天文マニアでなくても、〝ハレー彗星〟はご存知のはず。

今日は、この世界で最も有名な彗星に名を冠された

 エドモンド・ハレー
  Edmond Halley

の命日にあたります。

実は彼、単なる天文学者ではなく、現代社会にも影響を及ぼす数々の研究成果を遺した数学者・気象学者でもありました。

        


ハレーは1656年にロンドンの裕福な実業家の子として生まれました。

1673年にオックスフォード大学のクイーンズ・カレッジに入学し、在学中に太陽系と太陽の黒点に関する論文を発表。

卒業後、南太平洋のセントヘレナ島に滞在し恒星の研究を行って帰国すると、1679年に南半球から見える341個の恒星について詳細に記録した『南天星表』を発表し、高い評価を受けました。

この功績により、彼はオックスフォード大の修士号を取得し、王立協会会員に推挙されます。

1682年に結婚すると、月の観測と重力の研究に没頭。

そして1684年には、ケンブリッジ大学に在籍していたアイザック・ニュートンを訪ね、彼が自ら関心を持っていたケプラーの惑星運動の法則の証明していたことを知ると、彼に『自然科学の数学的諸原理』を執筆することを勧め、更に資金難に陥ったニュートンに代わって経費を負担し自費出版させました。

中には他人の手柄を横取りして自分の名で出版する研究者もいるのに・・・。


1686年には貿易風とモンスーンに関する論文を発表し、太陽熱が地球の大気運動の原因であることを指摘。
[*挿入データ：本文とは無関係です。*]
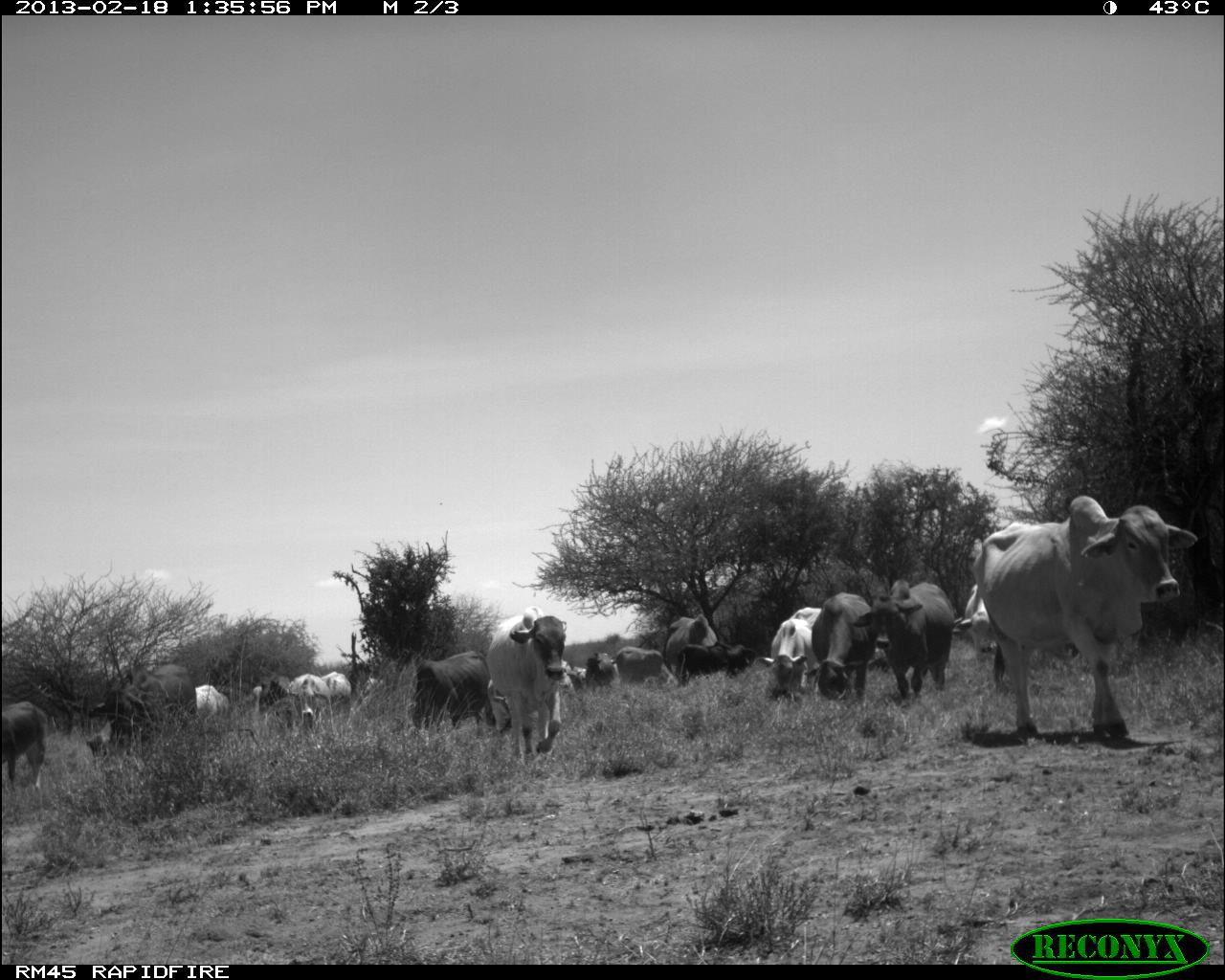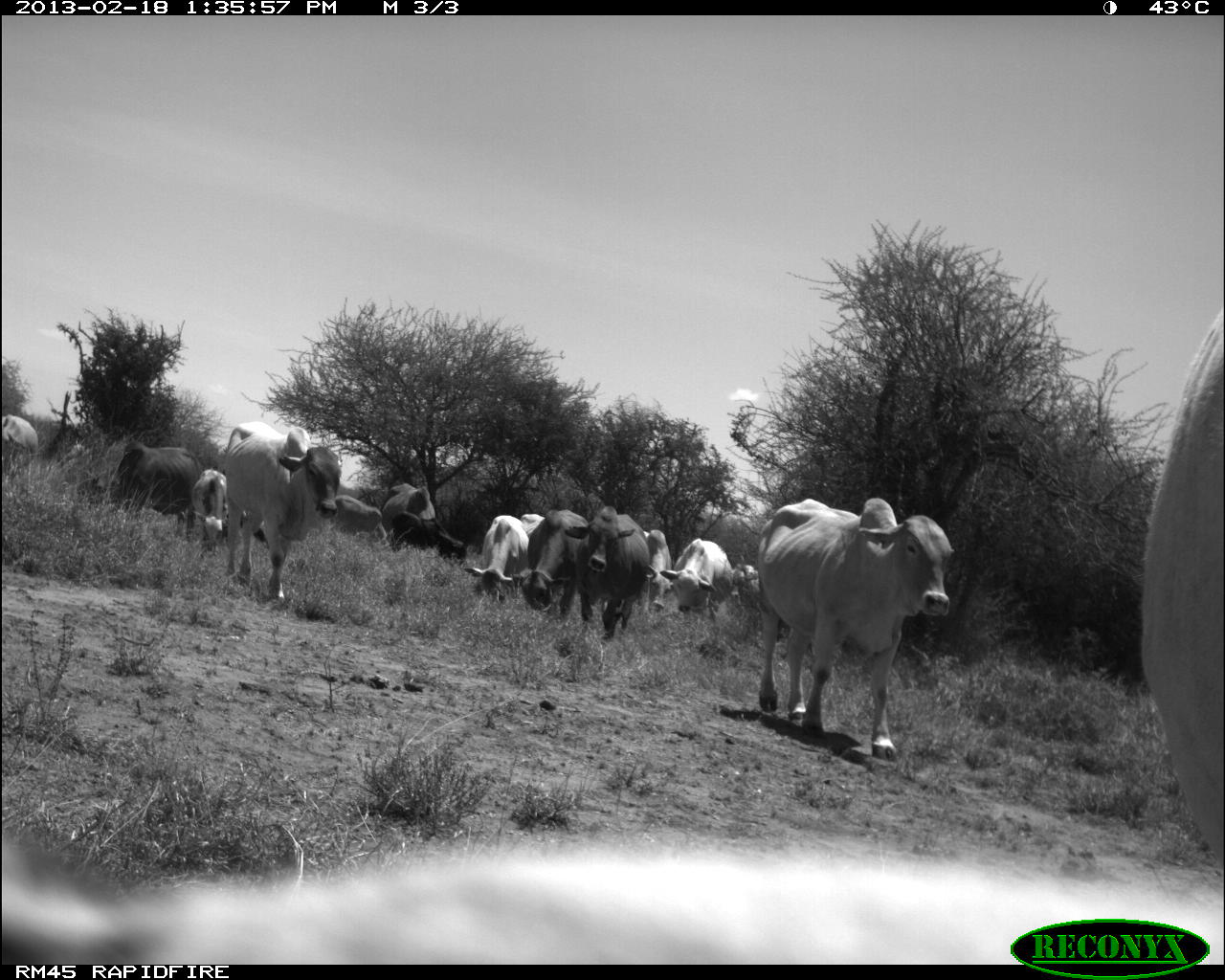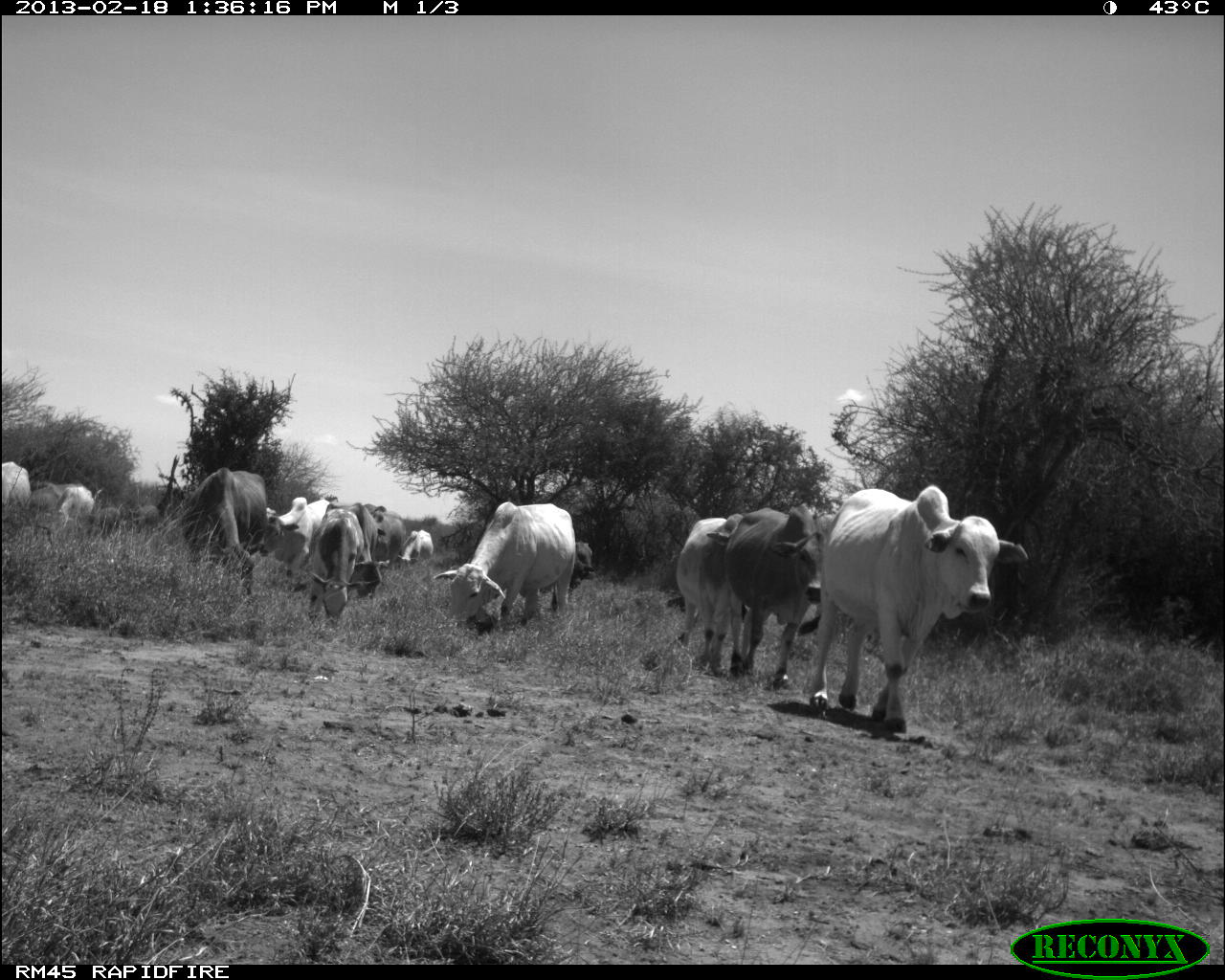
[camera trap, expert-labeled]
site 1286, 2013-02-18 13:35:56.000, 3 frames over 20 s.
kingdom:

更に1693年には、全く天文学と関係ない終身年金に関する論文も発表。

住民の死亡記録を統計的に解析したこの論文により、イギリスは適切な価格で年金サービスを行えるようになったそうですから、私が以前在籍していた保険業界にとっても彼の存在は非常に大きかったと言えます。

1698年に英国海軍のバラモア号の艦長に任命され、広範囲にわたって地磁気観測を行った彼は、1901年に世界初の地磁気図を発表。
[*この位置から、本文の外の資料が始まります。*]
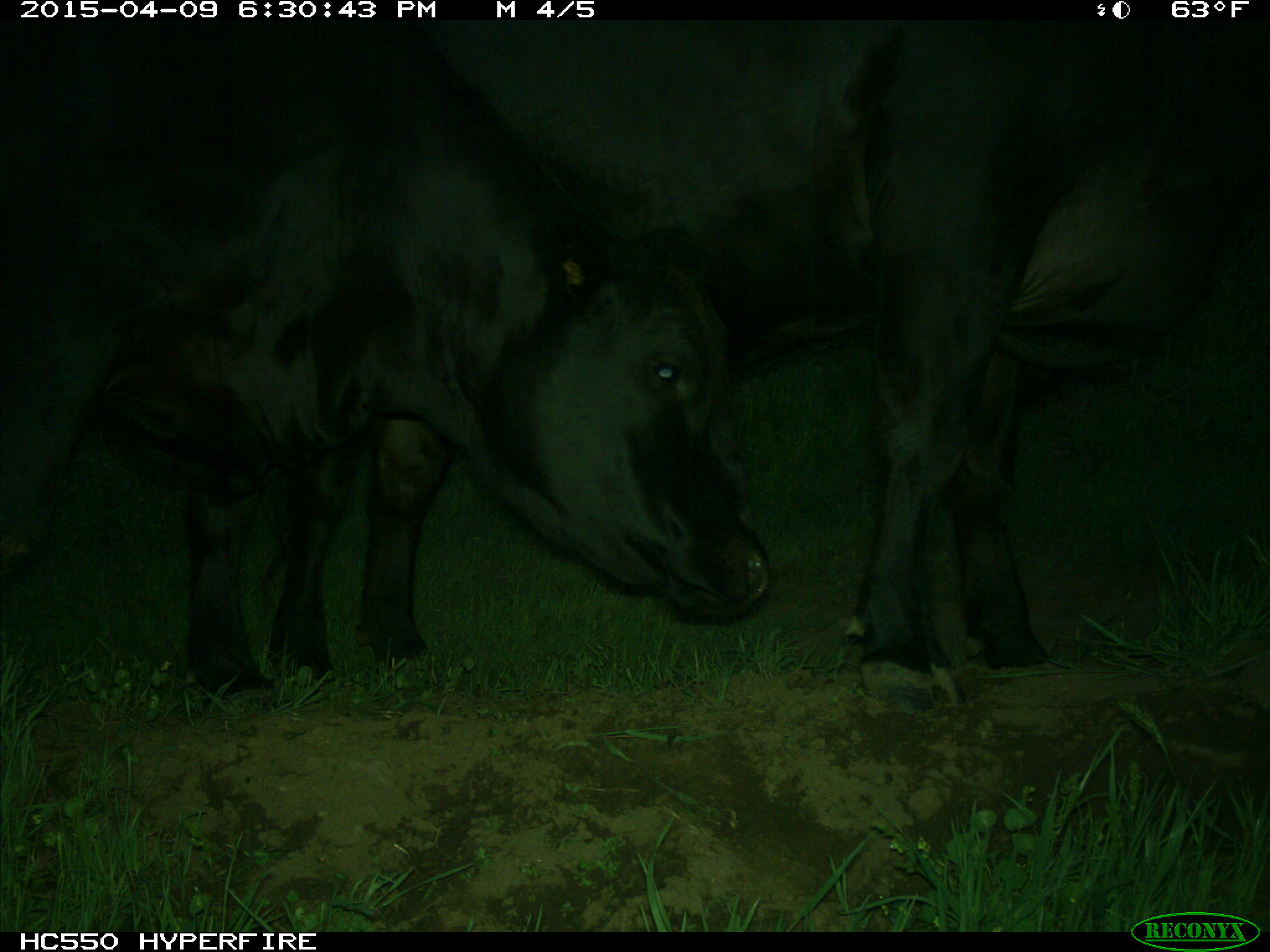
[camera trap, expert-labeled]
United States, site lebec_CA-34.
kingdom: Animalia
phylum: Chordata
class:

その後数々の功績を称えられ、オックスフォード大のサヴィル幾何学教授職や名誉法学博士を授与された彼は、1705年にあの〝彗星〟に関する予言を記しました。

         


この彗星、以前からその存在は知られていました。

1531年にペトルス・アビアヌス(ドイツ)、1607年にヨハネス・ケプラー(ドイツ)が観測に成功していましたが、1682年に出現した彗星の観測内容が彼らのものと酷似していることに気付いた彼は、それら3つの彗星は76年周期で地球に近づく同一の彗星であると『彗星天文学概論』で結論づけ、1757年に再び現れると予言したのです。
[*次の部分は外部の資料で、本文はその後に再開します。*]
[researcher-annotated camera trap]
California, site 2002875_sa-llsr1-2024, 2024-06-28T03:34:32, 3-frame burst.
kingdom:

1720年からグリニッジ天文台長の座に就いた彼は、今から275年前の今日・1742年1月14日に86歳でこの世を去っており、残念ながら自らの目でその予言の真偽を確かめることは出来ませんでした。

しかし(木星と土星の摂動によって時期は多少ズレたものの)1758年にドイツのアマチュァ天文家ヨハン・ゲオルグ・パリッチュがこの彗星を発見し、彼の予言が正しかったことが証明されました。

その功績により、この彗星は〝ハレー〟と名づけられたのです。

その他にも金星の日面通過に関する予言も彼の死後に証明されるなど、科学分野に関する貢献度は素晴らしいもの。

ノストラ某の予言と違い、科学的に理論づけられた彼の予言はちゃんと当たっていたのです。

今度ハレー彗星が地球に近づくのは2061年だそうですから、私はもちろんこの記事の読者の多くは観ることはできないでしょう。